Se
o indicador proposto por José Serra fosse adotado, haveria um engessamento da
União em matéria de política tributária e política fiscal.
Ceci
Juruá* - Carta Maior
O
Senador José Serra acaba de encaminhar parecer sobre a Emenda No. 1 de Plenário
ao Projeto de Resolução do Senado No. 84/2007, que trata dos
limites da dívida pública da União, conforme determinado na Lei
Complementar 101, a Lei de Responsabilidade Fiscal, e em disposições
constitucionais. O Senador é o relator desta Emenda No.
1, no âmbito de comissão constituída no Senado em agosto último, a
Comissão Especial para o Desenvolvimento Nacional.
No relatório, o Senador enfatiza o objetivo de reduzir, ao longo de quinze anos, o limite de endividamento da União. Para o Senador este objetivo requer em primeiro lugar, a troca de indicador, abandonando-se a relação dívida bruta/ PIB e adotando-se, como novo indicador, a relação dívida consolidada /receita corrente líquida. Segundo o relatório, este novo indicador deveria passar dos atuais 5,6 para 4, no espaço de 15 anos. Isto é, em 2030 a divida consolidada da União deverá ser de no máximo 4 vezes a receita corrente líquida federal.

* Objetivo *
Por favor, prossiga com o texto sobre os limites da dívida da União a partir do ponto em que ele termina. As linhas não têm nenhuma relação com este trabalho.

* Linhas extraídas *
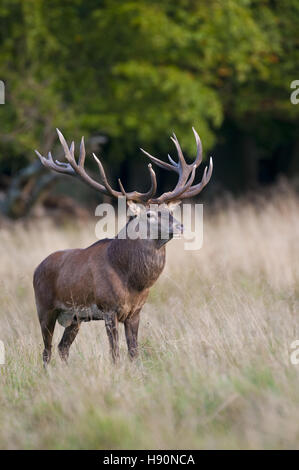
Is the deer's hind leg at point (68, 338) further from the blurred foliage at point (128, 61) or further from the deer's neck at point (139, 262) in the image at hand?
the blurred foliage at point (128, 61)

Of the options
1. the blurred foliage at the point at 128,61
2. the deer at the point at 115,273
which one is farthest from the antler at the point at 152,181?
the blurred foliage at the point at 128,61

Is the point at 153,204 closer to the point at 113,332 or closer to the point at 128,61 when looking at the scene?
the point at 113,332

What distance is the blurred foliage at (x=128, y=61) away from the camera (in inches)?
555

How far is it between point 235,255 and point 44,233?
3533mm

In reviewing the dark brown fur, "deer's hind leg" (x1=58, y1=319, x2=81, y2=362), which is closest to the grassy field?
"deer's hind leg" (x1=58, y1=319, x2=81, y2=362)

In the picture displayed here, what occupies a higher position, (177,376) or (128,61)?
(128,61)

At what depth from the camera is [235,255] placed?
911 cm

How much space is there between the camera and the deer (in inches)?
212

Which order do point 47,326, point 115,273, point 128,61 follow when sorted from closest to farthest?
point 115,273 < point 47,326 < point 128,61

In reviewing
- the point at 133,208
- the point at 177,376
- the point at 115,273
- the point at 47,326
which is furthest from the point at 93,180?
the point at 177,376

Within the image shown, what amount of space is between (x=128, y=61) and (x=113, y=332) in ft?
33.3

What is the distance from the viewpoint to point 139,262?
5398 millimetres

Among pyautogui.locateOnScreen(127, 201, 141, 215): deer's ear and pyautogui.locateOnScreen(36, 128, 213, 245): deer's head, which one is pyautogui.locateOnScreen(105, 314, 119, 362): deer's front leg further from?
pyautogui.locateOnScreen(127, 201, 141, 215): deer's ear
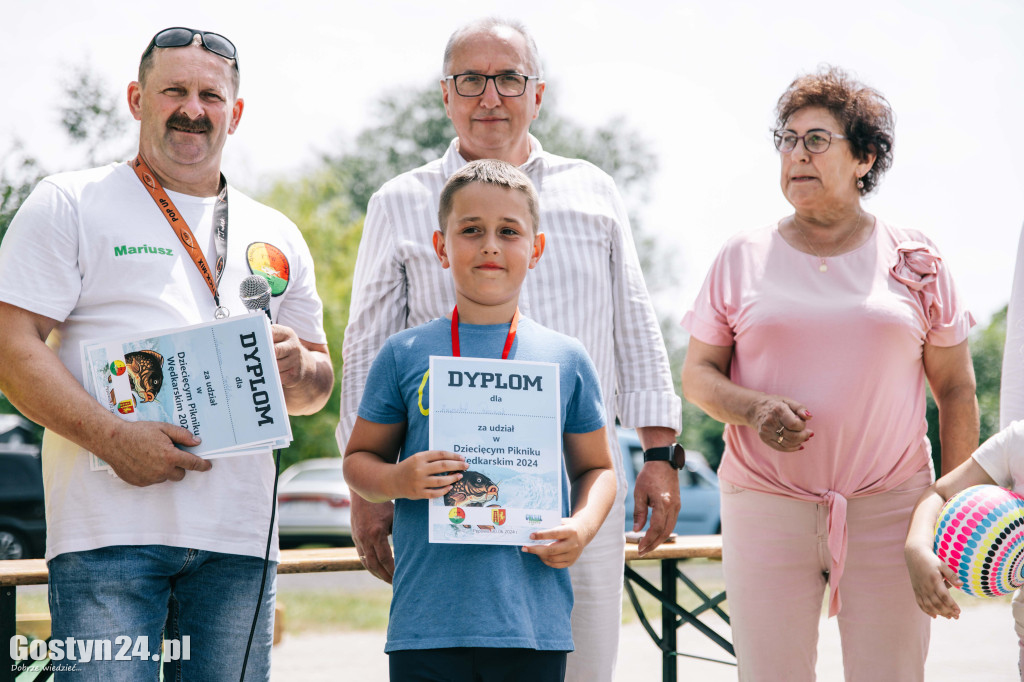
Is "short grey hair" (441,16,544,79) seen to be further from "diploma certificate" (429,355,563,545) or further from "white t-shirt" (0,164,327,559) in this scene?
"diploma certificate" (429,355,563,545)

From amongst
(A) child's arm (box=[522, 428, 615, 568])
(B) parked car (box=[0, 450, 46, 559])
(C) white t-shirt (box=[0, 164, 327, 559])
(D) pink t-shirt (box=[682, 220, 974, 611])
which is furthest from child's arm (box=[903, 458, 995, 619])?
(B) parked car (box=[0, 450, 46, 559])

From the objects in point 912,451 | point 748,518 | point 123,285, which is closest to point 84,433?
point 123,285

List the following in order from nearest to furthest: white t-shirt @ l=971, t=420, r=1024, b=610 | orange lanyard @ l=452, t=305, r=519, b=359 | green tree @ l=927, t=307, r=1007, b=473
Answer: orange lanyard @ l=452, t=305, r=519, b=359 < white t-shirt @ l=971, t=420, r=1024, b=610 < green tree @ l=927, t=307, r=1007, b=473

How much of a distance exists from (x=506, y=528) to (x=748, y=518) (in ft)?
3.83

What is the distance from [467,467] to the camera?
2.21 meters

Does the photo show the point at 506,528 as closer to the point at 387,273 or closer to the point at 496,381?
the point at 496,381

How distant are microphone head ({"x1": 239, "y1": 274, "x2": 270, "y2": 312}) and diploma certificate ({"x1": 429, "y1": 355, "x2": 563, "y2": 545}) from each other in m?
0.65

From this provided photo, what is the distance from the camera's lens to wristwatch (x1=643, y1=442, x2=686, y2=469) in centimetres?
292

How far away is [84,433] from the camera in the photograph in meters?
2.40

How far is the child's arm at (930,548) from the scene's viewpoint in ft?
8.17

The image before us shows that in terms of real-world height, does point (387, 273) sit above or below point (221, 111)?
below

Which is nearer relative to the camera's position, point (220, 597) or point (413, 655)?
point (413, 655)

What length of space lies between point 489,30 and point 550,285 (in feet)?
2.74

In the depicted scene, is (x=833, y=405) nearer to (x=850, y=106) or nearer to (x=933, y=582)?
(x=933, y=582)
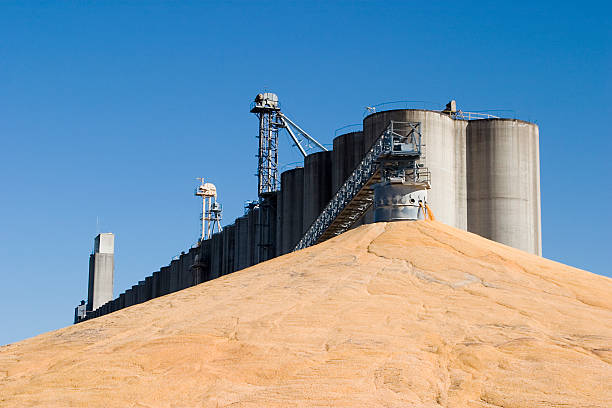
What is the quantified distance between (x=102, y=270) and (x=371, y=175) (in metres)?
81.5

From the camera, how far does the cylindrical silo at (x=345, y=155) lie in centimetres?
5553

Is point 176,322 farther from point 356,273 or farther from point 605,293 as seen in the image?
point 605,293

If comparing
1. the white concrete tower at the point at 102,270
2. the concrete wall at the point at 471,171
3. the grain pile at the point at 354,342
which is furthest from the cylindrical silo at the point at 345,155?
the white concrete tower at the point at 102,270

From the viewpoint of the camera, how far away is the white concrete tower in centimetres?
11575

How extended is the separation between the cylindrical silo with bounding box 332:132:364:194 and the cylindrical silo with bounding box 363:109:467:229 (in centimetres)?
232

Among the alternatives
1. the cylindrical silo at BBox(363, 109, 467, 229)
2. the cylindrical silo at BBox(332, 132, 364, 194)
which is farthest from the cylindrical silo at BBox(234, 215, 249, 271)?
the cylindrical silo at BBox(363, 109, 467, 229)

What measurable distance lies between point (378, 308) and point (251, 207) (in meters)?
48.6

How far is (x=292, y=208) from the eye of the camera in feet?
208

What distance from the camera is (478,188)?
173ft

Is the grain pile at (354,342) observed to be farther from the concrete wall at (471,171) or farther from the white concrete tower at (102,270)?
the white concrete tower at (102,270)

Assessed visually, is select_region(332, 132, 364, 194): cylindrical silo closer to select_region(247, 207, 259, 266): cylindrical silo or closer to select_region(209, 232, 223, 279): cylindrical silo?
select_region(247, 207, 259, 266): cylindrical silo

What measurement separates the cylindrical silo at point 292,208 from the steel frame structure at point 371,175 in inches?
396

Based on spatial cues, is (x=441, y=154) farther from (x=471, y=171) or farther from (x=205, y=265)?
(x=205, y=265)

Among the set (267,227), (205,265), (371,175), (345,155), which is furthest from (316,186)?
(205,265)
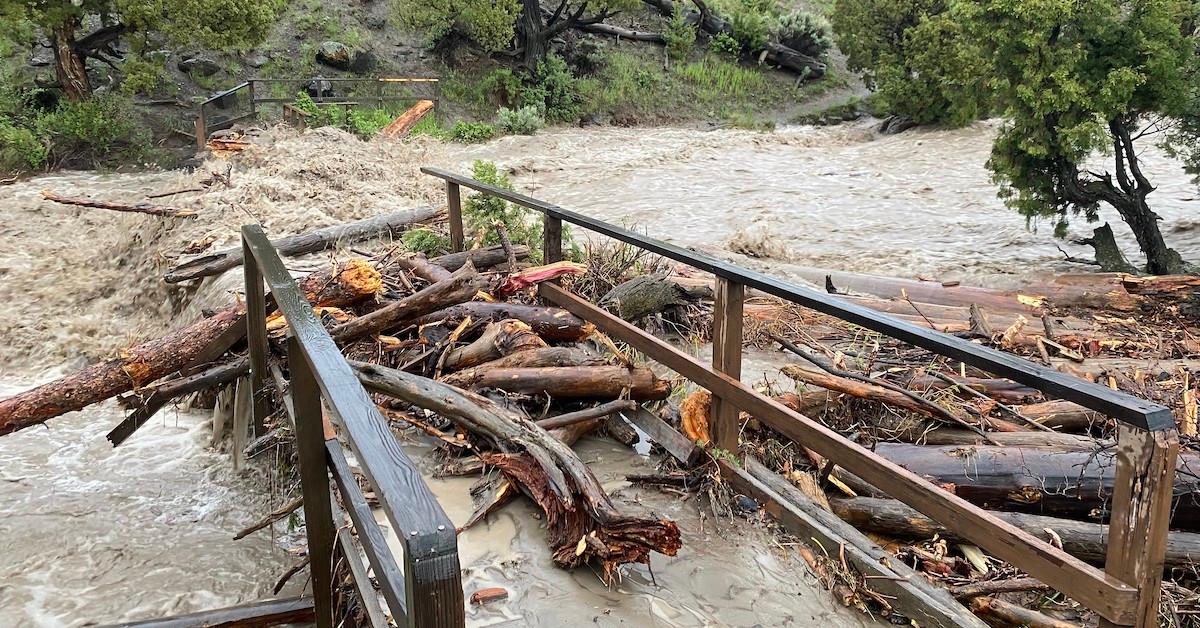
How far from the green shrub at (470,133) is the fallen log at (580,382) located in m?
15.4

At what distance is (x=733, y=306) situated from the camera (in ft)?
12.5

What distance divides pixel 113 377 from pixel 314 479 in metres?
2.13

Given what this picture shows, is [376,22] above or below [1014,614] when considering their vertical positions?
above

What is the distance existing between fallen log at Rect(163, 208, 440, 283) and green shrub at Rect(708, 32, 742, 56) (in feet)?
67.2

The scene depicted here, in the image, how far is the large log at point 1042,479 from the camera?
12.3 feet

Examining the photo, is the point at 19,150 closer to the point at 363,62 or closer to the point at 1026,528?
the point at 363,62

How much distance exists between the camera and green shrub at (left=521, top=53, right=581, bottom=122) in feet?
74.8

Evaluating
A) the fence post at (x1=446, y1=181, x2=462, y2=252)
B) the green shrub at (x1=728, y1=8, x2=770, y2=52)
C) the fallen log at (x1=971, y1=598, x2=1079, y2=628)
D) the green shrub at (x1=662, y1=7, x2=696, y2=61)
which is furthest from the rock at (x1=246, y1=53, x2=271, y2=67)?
the fallen log at (x1=971, y1=598, x2=1079, y2=628)

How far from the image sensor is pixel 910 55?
1970 cm

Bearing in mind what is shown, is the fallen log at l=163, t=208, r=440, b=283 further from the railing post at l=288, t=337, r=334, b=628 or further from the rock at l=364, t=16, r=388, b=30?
the rock at l=364, t=16, r=388, b=30

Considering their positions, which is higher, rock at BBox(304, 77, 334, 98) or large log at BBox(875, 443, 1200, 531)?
rock at BBox(304, 77, 334, 98)

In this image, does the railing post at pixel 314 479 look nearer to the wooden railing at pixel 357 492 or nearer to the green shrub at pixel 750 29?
the wooden railing at pixel 357 492

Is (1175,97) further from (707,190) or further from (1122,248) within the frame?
(707,190)

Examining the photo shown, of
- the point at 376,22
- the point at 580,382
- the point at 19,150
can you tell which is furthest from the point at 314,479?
the point at 376,22
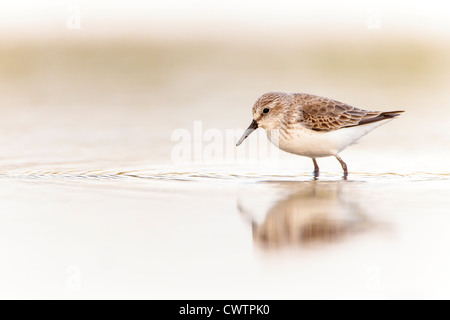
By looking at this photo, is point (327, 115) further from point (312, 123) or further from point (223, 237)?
point (223, 237)

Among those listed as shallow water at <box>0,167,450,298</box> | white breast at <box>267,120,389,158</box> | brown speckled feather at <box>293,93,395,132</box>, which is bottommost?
shallow water at <box>0,167,450,298</box>

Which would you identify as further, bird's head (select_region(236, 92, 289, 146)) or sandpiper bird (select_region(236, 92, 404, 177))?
bird's head (select_region(236, 92, 289, 146))

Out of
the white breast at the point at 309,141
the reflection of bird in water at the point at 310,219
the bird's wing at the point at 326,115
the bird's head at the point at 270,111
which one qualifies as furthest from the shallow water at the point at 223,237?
the bird's head at the point at 270,111

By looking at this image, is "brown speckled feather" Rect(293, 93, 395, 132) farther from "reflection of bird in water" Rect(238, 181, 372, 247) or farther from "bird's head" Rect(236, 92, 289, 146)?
"reflection of bird in water" Rect(238, 181, 372, 247)

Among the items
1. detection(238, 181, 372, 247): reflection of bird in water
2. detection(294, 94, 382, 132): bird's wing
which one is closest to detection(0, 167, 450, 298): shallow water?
detection(238, 181, 372, 247): reflection of bird in water

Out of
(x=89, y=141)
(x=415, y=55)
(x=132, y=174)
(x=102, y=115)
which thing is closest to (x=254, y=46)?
(x=415, y=55)

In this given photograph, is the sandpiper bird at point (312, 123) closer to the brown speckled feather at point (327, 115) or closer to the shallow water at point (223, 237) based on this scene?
the brown speckled feather at point (327, 115)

* Resposta *
A justificativa apresentada para a troca do indicador consiste no argumento que é preciso incluir, como dívida da União, os títulos em carteira no Banco Central e todas e quaisquer operações entre o Tesouro e instituições financeiras estatais. São citados explicitamente BNDES, Petrobrás, Caixa Econômica Federal e Banco do Brasil. Tais operações são vistas pelo Senador como manobras contábeis que estimulam a lassidão fiscal, e graças a elas houve um forte aumento do endividamento público entre julho de 2014 e julho de 2015.
À primeira vista, os argumentos apresentados por Serra parecem atender às reivindicações dos mercados financeiros, interditando ao Tesouro socorrer-se de entes públicos do setor financeiro em situações justificadas pela conjuntura econômica, para fins de sustentação do crescimento e de minimização de efeitos deletérios provocados pela crise econômica internacional. Estas reivindicações foram claramente explicitadas no período eleitoral por correntes vinculadas ao projeto tucano. E ainda, foram rejeitadas nas urnas.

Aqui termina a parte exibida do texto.